AIM: Filter the rows below and keep only the lines containing the string "image", copying each one verbatim.
------ RECORDED INFORMATION
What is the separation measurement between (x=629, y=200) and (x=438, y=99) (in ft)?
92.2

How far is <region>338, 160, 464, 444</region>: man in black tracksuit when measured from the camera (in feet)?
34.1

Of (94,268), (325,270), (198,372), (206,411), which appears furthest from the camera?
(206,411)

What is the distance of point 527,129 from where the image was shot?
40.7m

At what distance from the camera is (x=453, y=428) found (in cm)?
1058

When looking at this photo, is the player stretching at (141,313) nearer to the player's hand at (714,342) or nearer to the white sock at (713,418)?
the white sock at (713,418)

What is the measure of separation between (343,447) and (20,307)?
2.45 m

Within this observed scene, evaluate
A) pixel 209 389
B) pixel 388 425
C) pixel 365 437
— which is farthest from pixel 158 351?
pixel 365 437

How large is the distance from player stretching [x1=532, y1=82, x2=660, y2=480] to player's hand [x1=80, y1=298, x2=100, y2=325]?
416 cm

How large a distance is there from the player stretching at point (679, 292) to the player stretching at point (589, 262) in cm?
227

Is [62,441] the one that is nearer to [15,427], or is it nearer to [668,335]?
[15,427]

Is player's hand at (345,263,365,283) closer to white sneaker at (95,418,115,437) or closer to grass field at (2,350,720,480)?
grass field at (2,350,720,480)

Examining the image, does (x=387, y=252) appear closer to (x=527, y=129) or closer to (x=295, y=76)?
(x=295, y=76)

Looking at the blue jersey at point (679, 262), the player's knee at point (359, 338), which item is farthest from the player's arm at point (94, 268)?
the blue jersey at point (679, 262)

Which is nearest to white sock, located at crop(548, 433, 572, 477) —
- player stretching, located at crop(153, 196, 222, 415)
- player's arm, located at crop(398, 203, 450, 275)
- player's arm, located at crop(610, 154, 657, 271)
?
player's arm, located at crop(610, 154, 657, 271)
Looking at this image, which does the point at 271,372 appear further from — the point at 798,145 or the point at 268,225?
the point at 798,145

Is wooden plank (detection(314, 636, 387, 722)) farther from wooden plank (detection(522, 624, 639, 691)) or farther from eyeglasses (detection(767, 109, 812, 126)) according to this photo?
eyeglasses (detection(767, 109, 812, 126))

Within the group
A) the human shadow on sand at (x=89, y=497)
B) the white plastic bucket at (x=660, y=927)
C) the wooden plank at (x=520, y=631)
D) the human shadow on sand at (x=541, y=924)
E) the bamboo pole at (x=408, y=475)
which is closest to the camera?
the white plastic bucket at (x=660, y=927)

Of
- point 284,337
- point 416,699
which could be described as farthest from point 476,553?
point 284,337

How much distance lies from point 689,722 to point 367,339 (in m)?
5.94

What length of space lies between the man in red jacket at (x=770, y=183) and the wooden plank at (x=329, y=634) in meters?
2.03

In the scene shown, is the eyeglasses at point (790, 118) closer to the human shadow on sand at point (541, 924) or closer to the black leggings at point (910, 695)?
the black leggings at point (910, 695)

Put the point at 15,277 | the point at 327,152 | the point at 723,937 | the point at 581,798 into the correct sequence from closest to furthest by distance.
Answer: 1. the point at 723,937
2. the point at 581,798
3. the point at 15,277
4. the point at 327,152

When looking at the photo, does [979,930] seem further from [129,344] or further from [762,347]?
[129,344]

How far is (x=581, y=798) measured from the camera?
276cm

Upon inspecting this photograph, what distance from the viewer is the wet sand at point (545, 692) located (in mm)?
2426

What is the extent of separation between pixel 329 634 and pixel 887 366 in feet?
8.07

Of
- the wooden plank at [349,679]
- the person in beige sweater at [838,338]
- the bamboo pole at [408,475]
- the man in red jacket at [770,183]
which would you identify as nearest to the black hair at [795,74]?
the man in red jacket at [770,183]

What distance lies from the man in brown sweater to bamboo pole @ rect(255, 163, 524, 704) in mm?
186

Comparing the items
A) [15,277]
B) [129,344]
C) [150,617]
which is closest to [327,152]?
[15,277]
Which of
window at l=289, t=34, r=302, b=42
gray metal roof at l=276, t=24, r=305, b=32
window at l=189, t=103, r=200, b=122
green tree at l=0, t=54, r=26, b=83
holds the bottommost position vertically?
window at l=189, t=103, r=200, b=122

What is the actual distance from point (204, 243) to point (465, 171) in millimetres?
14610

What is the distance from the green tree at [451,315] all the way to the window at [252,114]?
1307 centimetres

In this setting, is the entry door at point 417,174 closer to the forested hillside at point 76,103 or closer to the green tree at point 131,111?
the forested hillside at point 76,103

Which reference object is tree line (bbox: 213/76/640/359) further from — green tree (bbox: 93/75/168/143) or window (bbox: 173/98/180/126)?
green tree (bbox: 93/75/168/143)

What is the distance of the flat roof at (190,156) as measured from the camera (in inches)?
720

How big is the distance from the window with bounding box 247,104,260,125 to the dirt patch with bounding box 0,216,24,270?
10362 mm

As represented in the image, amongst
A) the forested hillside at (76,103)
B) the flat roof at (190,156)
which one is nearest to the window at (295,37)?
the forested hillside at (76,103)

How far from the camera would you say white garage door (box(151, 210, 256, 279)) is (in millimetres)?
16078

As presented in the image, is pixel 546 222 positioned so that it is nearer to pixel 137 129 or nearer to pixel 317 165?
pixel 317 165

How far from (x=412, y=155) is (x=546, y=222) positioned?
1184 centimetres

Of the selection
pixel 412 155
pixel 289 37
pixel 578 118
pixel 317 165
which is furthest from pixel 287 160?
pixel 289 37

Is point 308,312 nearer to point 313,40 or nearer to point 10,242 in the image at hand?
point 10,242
------------
WRITTEN ANSWER:
What is the distance of point 527,129 from where the image was shot?
Examining the image, does (x=387, y=252) appear closer to (x=527, y=129) or closer to (x=295, y=76)?
Looking at this image, which does the point at 271,372 appear further from — the point at 798,145 or the point at 268,225?
As represented in the image, amongst
As presented in the image, is pixel 546 222 positioned so that it is nearer to pixel 137 129 or nearer to pixel 317 165?
Is point 308,312 nearer to point 313,40 or nearer to point 10,242 in the image at hand?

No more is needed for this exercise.